_TASK OBJECTIVE:_ All lines of the material below that include the string "snowshoe" are to be copied.

_DATA EXTRACTS:_
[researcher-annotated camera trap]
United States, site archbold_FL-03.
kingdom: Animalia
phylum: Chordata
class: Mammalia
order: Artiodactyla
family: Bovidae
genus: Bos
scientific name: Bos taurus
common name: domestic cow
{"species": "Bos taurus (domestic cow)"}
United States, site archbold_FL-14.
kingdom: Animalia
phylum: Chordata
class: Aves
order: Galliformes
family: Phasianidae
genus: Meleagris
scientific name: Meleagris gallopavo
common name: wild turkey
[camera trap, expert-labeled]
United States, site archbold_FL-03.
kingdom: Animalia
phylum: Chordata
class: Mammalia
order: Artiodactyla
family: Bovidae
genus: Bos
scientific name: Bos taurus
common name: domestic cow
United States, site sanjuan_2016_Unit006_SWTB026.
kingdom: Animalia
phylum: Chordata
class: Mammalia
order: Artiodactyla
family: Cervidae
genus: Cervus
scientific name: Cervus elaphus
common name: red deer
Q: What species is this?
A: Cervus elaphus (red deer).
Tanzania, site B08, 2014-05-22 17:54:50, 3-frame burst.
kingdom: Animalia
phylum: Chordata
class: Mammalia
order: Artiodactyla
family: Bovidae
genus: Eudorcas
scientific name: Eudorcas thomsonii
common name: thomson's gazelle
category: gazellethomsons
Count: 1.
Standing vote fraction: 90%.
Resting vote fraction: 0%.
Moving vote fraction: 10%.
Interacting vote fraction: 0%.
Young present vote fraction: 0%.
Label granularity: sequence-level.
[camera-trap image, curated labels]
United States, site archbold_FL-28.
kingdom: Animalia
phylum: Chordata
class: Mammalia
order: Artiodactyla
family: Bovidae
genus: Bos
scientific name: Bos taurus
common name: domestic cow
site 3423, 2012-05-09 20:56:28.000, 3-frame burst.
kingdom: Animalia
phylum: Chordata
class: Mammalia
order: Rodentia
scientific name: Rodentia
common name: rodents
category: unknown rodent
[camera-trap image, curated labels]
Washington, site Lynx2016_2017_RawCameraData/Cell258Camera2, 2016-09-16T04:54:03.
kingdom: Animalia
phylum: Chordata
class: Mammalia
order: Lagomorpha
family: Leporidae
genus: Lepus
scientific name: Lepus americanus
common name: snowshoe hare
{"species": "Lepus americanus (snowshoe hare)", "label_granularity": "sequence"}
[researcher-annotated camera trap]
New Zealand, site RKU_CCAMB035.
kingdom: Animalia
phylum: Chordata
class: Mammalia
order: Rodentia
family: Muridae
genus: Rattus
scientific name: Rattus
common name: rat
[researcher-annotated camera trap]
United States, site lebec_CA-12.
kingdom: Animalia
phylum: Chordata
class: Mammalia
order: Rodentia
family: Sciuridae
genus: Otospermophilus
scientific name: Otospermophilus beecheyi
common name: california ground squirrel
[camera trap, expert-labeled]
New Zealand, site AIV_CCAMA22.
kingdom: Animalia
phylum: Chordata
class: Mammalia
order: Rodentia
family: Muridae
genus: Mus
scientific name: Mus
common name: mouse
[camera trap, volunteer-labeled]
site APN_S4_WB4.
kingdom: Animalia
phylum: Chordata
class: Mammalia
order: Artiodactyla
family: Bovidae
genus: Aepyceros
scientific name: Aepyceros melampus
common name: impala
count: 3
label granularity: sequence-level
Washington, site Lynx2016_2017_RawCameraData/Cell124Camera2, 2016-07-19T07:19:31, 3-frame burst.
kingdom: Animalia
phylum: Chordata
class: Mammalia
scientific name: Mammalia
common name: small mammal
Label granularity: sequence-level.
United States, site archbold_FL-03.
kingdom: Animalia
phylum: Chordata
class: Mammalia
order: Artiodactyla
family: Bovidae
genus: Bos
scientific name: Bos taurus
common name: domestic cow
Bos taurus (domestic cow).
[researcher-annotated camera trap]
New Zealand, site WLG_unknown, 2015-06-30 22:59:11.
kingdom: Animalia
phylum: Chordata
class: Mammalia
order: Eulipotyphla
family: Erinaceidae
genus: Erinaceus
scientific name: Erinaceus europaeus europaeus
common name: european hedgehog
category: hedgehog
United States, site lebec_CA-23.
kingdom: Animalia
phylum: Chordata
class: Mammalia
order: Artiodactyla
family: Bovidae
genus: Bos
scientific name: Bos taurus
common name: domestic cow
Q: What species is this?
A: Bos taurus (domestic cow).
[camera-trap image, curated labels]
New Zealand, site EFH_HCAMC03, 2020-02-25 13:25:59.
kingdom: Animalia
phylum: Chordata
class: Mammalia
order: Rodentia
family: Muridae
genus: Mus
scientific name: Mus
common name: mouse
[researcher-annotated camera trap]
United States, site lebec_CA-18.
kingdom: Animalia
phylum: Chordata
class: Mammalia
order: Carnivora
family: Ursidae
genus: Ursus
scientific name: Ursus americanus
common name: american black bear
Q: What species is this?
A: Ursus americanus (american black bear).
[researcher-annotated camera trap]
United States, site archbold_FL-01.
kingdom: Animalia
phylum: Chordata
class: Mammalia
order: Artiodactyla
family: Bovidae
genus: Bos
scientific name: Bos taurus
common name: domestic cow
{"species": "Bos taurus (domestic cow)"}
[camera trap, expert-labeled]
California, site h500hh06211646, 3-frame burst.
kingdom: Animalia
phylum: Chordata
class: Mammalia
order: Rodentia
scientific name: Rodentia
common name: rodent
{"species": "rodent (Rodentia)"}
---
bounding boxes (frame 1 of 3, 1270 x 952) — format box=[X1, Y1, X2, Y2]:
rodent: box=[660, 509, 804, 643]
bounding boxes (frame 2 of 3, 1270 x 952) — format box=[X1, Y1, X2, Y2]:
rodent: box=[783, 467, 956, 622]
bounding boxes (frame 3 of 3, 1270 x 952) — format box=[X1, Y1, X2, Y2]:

_TASK ANSWER:_
common name: snowshoe hare
{"species": "Lepus americanus (snowshoe hare)", "label_granularity": "sequence"}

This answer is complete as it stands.